What is the biggest or most important advancement in the field of optics that you’ve seen in your career?

Morris:While marquee projects like the Hubble Telescope have captured everyone’s attention, to me the emergence of dichroic filters certainly ranks very high among optical advancements. Originally conceived for color lighting applications – the filters pass light of certain colors while reflecting others – these filters can be used for a host of applications. Multi-patterned arrays of different optical filters can be used in dense wavelength division multiplexers, micromechanical devices, and optical waveguide-based devices. Dichroics also can be applied to multi-part bonded filter applications common to the manufacture of digital data projectors and CCD camera detectors. Even newer opportunities involve improved LED color efficiency and multispectral imaging. It’s really very exciting stuff – and just the tip of the iceberg of what dichroic technologies have to offer.

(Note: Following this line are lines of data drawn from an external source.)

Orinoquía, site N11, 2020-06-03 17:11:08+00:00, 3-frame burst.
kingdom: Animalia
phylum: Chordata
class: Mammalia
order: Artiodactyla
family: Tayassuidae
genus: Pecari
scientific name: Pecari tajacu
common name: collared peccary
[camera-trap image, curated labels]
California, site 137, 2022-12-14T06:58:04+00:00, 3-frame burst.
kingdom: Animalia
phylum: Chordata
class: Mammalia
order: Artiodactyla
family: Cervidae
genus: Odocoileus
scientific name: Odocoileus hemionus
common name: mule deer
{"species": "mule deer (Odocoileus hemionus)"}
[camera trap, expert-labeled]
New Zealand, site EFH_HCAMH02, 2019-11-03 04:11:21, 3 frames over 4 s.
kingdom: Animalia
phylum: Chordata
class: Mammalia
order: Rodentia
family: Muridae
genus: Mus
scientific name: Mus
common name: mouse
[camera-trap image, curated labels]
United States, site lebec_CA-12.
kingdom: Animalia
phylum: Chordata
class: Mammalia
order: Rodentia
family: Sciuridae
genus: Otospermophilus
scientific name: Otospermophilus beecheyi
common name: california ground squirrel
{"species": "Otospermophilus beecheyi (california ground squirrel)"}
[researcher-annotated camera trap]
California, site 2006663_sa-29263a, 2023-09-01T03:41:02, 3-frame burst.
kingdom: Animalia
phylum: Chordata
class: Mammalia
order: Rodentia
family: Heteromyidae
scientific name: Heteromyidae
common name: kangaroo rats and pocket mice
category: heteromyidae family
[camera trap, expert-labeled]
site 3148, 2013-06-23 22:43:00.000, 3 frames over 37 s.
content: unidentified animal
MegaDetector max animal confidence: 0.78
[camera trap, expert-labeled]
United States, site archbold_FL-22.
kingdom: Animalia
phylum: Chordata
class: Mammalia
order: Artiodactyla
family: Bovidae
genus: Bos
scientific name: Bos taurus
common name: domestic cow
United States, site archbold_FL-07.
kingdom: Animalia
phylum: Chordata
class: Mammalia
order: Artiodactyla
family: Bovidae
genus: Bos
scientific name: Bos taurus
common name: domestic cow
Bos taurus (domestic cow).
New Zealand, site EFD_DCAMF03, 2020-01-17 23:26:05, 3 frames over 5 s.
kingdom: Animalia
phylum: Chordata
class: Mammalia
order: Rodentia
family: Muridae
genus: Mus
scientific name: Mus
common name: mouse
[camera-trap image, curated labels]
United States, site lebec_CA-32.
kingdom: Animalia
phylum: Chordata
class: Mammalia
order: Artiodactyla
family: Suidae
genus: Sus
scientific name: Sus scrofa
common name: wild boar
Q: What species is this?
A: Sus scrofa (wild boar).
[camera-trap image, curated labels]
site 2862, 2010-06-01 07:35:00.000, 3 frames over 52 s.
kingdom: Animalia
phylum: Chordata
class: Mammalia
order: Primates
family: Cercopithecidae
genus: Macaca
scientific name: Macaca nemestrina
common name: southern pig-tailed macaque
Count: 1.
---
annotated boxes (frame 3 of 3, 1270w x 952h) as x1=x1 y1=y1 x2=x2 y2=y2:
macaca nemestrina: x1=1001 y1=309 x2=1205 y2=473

Sadoulet and Lepke :Due to the prevalence of optically-based products in various markets, an optical design software has become a standard tool and part of a product design platform. The cross-disciplinary engineering teams, often consisting of mechanical, structural, electrical, and optical and bioengineers, allow an integration of different segments of product development and automation of an engineering cycle supporting an ongoing trend in collaborative design. Since optics has been an enabling technology for a variety of product platforms including optically-based diagnostic instrumentation such as blood analyzers, DNA sequencers, or microplate readers, mechanical designers using CAD software or bioengineers proving the new concept are often required to provide simple optical layout or incorporate optical elements into the system before passing the file or concept to an optical designer for deeper analysis and performance optimization. The ongoing trend was a compelling reason for optical design software developers to introduce a software linking CAD with optical design software, enabling a smooth transition of design files.